ZU TUN 1
Beantworte zum Text über Berlin United FC diese Fragen:
(a) Mit welchem Ergebnis endete das Spiel gegen FSV Spandauer Kickers?
(b) Wie hieß der Verein vor der Umbenennung?
(c) Wie viel Geld soll für die Domain der neuen Club-Website bezahlt worden sein?
ZU TUN 2
Zitiere aus dem Text über Berlin United FC wortgetreu den Abschnitt, der mit „Stefan Teichmann ist“ anfängt und mit „Spielzeit durchfinanzieren musste.“ aufhört.

TEXT ZUM LESEN
Posted on August 17, 2019
17.08.2019 Berlin United FC – FSV Spandauer Kickers 1:2 (0:1) / Sportanlage Westend / 60 Zs.
Stefan Teichmann ist nicht nur Architekt und Immobilienmakler, sondern auch Visionär und bodenständig. Seit anderthalb Jahren investiert er viel Zeit und Geld, um Berlins Fußball-Landkarte endlich um einen Verein zu bereichern, der Hertha BSC und dem 1.FC Union Berlin in naher Zukunft das Wasser abgraben kann. Den „Club Italia 1980 Berlino“ hatte er im vergangenen Sommer in „Berlin United FC“ umbenannt und als erste Maßnahme einer fancy New Yorker Agentur die Domain der neuen Club-Website abgekauft. Öffentlichkeitswirksam wurde kolportiert, dass der kommende Big Player des NOFV hierfür stolze 1.500 € aus dem Ärmel schütteln konnte – nicht schlecht für einen Siebtligisten, dessen Konkurrenz für ähnliche Summen womöglich die gesamte Spielzeit durchfinanzieren musste.

VORLIEGENDE ZEILEN
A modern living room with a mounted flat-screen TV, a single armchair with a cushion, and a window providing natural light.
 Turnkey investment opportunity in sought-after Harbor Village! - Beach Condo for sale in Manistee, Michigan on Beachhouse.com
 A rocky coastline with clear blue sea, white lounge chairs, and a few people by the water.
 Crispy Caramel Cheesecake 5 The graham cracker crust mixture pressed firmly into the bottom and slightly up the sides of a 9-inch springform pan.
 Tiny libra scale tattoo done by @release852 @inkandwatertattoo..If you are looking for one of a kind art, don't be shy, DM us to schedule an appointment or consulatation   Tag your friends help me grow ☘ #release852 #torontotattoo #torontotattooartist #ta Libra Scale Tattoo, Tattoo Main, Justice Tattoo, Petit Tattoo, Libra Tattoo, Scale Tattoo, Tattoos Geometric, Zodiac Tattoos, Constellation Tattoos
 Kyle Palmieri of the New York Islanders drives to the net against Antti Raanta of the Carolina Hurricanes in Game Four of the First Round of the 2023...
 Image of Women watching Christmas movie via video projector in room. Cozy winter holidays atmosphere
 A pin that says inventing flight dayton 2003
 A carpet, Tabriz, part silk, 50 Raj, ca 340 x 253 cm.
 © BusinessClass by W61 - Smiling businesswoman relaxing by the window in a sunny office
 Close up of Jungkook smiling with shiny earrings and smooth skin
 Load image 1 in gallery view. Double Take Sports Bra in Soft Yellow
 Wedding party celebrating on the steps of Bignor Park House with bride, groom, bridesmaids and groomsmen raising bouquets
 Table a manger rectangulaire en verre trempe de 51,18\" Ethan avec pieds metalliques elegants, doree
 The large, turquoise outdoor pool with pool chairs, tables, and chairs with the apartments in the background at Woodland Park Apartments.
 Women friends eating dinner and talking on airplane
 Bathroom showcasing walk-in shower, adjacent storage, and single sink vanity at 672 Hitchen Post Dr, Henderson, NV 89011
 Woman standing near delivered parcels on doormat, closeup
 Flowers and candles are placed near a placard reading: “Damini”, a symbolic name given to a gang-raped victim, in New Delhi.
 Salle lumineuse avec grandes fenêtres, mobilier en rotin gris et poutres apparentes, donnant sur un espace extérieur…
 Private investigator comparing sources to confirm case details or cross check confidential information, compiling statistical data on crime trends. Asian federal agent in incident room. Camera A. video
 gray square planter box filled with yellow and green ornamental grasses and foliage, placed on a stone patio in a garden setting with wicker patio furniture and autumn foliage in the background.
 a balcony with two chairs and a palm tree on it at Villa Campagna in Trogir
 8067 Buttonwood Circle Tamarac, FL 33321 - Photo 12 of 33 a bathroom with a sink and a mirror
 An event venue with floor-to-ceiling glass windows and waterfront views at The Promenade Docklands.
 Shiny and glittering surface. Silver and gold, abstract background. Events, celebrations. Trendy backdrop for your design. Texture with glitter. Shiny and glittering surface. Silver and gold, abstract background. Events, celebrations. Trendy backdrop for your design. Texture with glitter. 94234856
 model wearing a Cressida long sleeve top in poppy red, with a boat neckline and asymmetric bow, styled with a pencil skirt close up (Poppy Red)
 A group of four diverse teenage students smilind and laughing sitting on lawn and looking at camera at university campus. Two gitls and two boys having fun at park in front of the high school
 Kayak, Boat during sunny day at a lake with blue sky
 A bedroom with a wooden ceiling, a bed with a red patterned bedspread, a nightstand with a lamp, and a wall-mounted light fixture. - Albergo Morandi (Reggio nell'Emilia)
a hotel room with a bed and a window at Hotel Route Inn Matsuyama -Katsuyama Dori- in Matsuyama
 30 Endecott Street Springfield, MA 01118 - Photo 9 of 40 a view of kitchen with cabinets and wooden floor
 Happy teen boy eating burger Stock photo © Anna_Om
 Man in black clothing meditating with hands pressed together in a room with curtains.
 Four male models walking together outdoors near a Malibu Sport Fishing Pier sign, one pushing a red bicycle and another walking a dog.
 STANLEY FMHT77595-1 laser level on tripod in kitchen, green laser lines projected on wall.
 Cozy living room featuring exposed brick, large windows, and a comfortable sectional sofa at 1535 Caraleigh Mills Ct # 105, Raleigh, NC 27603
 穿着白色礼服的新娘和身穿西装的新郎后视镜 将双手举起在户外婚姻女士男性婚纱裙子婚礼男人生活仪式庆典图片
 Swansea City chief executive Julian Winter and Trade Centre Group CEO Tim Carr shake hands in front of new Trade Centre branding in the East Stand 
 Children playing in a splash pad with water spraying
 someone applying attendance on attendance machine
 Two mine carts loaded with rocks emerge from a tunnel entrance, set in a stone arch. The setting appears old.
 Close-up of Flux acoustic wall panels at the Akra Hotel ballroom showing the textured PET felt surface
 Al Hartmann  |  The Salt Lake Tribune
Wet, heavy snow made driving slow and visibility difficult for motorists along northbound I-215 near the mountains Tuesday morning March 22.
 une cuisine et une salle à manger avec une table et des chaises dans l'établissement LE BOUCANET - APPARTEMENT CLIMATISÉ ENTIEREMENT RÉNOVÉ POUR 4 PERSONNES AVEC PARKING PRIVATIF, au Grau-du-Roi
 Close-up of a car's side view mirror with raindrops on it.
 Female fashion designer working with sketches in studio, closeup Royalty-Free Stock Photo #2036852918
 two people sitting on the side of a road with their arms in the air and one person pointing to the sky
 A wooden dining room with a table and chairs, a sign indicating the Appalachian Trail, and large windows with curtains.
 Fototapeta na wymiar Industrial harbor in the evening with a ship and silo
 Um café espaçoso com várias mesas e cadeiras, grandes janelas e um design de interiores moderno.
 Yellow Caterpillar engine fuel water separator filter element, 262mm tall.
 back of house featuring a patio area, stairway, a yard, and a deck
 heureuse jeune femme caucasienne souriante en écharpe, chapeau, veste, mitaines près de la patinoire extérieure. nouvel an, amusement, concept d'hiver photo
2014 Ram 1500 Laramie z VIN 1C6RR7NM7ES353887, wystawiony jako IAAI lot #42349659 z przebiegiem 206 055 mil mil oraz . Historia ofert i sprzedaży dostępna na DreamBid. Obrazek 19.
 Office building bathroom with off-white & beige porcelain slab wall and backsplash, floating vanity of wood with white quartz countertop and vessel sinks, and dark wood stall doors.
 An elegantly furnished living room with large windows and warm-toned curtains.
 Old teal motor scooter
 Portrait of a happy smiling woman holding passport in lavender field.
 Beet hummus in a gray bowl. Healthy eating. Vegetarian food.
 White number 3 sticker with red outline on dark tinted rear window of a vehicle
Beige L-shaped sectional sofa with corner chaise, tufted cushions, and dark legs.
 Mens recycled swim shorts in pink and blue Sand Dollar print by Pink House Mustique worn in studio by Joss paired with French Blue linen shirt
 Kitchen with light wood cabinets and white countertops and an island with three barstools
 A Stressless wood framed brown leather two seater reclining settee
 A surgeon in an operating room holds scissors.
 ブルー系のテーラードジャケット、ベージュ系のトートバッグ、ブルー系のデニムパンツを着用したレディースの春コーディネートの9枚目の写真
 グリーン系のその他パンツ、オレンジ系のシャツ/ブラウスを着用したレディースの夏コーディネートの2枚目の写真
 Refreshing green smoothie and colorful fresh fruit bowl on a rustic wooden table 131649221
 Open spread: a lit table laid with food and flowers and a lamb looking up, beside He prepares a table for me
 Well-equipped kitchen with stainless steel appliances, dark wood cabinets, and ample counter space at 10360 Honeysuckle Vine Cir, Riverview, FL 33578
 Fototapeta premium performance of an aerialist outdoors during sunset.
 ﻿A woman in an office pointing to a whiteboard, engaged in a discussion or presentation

AUSGABE 1
(a) 1:2
(b) Club Italia 1980 Berlino
(c) 1.500 €

AUSGABE 2
Stefan Teichmann ist nicht nur Architekt und Immobilienmakler, sondern auch Visionär und bodenständig. Seit anderthalb Jahren investiert er viel Zeit und Geld, um Berlins Fußball-Landkarte endlich um einen Verein zu bereichern, der Hertha BSC und dem 1.FC Union Berlin in naher Zukunft das Wasser abgraben kann. Den „Club Italia 1980 Berlino“ hatte er im vergangenen Sommer in „Berlin United FC“ umbenannt und als erste Maßnahme einer fancy New Yorker Agentur die Domain der neuen Club-Website abgekauft. Öffentlichkeitswirksam wurde kolportiert, dass der kommende Big Player des NOFV hierfür stolze 1.500 € aus dem Ärmel schütteln konnte – nicht schlecht für einen Siebtligisten, dessen Konkurrenz für ähnliche Summen womöglich die gesamte Spielzeit durchfinanzieren musste.